Peter Greenaway—The Stairs: Geneva, the Location
As cinema approached its one hundredth year, filmmaker Peter Greenaway (British, b. 1942) embarked on perhaps his most ambitious project to date: The Stairs. This massive installation project would take place in ten cities around the world over the course of a decade, with each installment focusing on one of ten themes related to the language of cinema (location, audience, projection, and so on). At the same time, each exhibition would be an attempt to push the medium’s language forward, displacing film from the darkened theater to the space of everyday life.
In 1994, Geneva, Switzerland, was the first city to host The Stairs. Greenaway and his team placed the custom-built white, wooden staircases at various locations around the city, from highly populated tourist sites to quiet residential streets.
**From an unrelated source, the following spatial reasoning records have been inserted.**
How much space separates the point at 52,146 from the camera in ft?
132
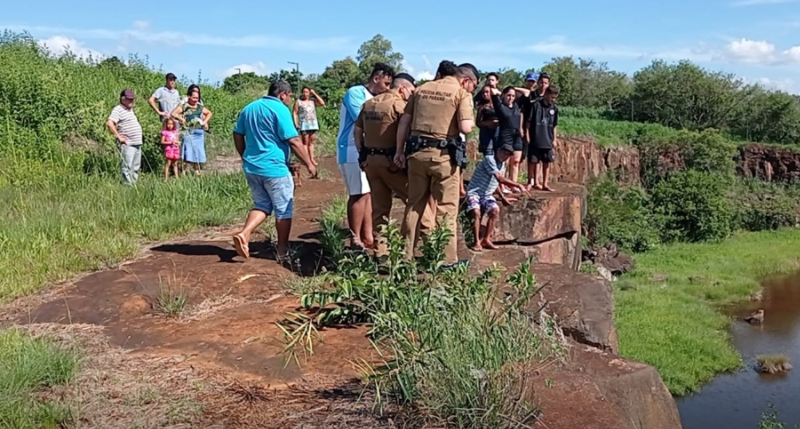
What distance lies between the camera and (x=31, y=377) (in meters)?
3.89

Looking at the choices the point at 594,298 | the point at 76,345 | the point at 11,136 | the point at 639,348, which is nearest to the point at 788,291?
the point at 639,348

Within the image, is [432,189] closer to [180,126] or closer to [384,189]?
[384,189]

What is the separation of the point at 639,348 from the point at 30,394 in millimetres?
13188

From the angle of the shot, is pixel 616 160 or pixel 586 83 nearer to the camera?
pixel 616 160

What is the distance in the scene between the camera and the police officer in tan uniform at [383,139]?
597 cm

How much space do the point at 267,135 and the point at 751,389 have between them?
38.3 feet

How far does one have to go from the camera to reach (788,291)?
22.0 m

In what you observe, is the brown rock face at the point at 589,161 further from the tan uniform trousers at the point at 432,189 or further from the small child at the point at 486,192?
the tan uniform trousers at the point at 432,189

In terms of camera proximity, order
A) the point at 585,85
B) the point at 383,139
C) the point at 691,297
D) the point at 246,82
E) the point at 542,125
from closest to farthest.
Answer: the point at 383,139 → the point at 542,125 → the point at 691,297 → the point at 246,82 → the point at 585,85

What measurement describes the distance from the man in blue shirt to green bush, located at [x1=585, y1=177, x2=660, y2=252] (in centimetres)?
1801

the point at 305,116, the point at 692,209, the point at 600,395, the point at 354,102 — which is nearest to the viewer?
the point at 600,395

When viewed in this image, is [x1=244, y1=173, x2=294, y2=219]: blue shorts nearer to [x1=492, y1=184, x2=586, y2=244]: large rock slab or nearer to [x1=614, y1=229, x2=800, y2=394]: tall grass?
[x1=492, y1=184, x2=586, y2=244]: large rock slab

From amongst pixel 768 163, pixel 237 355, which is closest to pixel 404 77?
pixel 237 355

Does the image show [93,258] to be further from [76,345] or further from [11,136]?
[11,136]
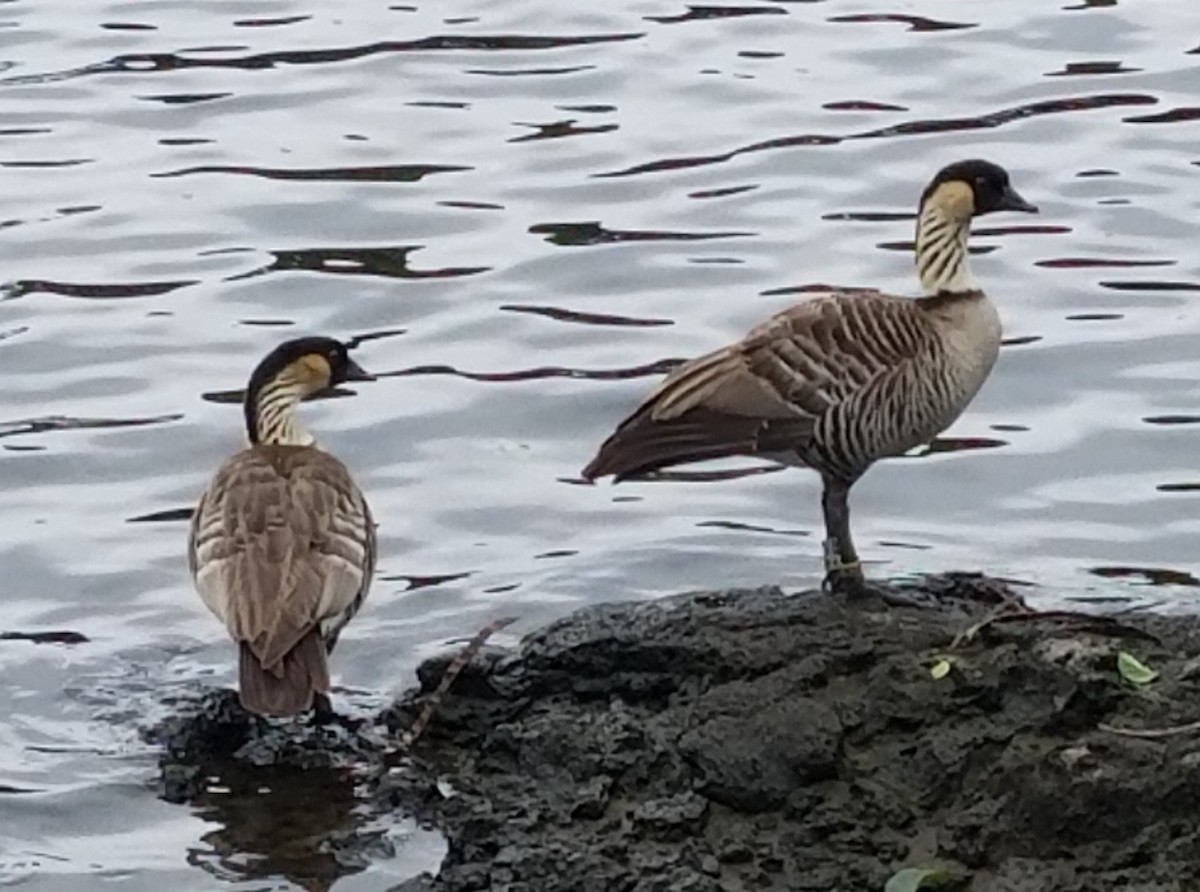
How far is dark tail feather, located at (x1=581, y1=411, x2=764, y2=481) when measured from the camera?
32.6 ft

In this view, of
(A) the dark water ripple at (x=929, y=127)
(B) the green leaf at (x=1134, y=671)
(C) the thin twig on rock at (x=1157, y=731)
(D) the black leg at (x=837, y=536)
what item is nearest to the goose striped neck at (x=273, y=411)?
(D) the black leg at (x=837, y=536)

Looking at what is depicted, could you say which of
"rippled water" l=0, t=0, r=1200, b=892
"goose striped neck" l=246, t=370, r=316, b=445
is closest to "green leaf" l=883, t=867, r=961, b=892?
"rippled water" l=0, t=0, r=1200, b=892

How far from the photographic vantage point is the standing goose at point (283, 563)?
9.57 m

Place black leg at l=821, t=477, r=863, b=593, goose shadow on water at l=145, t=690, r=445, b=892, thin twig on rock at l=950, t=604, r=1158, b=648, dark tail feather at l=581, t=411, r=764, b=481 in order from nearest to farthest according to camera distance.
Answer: thin twig on rock at l=950, t=604, r=1158, b=648 < goose shadow on water at l=145, t=690, r=445, b=892 < dark tail feather at l=581, t=411, r=764, b=481 < black leg at l=821, t=477, r=863, b=593

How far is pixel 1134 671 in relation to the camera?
26.5 feet

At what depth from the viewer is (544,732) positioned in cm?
899

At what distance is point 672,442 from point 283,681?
1413mm

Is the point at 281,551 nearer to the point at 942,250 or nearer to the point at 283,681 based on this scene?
the point at 283,681

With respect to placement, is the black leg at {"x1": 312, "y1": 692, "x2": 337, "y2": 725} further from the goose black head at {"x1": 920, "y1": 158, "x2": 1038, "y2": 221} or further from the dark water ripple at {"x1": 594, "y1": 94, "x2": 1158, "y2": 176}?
the dark water ripple at {"x1": 594, "y1": 94, "x2": 1158, "y2": 176}

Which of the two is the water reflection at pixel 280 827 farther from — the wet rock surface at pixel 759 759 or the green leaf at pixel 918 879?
the green leaf at pixel 918 879

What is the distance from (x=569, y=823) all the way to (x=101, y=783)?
2.08 m

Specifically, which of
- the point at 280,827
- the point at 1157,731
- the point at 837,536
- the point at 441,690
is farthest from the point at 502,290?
the point at 1157,731

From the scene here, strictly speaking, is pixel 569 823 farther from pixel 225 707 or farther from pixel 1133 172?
pixel 1133 172

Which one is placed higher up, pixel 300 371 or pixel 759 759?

Though they varied in shape and size, the staircases were united by a common attribute: a circular “peephole” at the top, which offered a view that the artist conceived as a live, ongoing “movie” of the landscape. According to Greenaway, the staircases were “special viewing-platforms, modest positions of privilege from which to view the sites at all times of the day and night.” While the Geneva installation was followed in 1995 by one in Munich, Germany, the remaining eight were never realized. Greenaway’s grand installation piece remains intriguingly incomplete.
Greenaway’s experimental video Stairs 1—Geneva (1995) showcases each of the one hundred viewpoints from the citywide installation in one hundred one-minute sequences. George Eastman House will present Stairs 1 Geneva in a multimedia exhibition that also includes three sets of stairs—built according to the artist’s instructions and situated in the museum’s gardens and gallery—and a display of stills from one hundred films in which stairs play an important role.
Peter Greenaway was born on April 5, 1942, in Newport, Wales. Widely regarded today as one of cinema’s most visionary auteurs, he is known for such works as The Draughtsman’s Contract (1982), The Cook, the Thief, His Wife & Her Lover (1989), Prospero’s Books (1991), The Pillow Book (1996), and most recently, Eisenstein in Guanajuato (2015).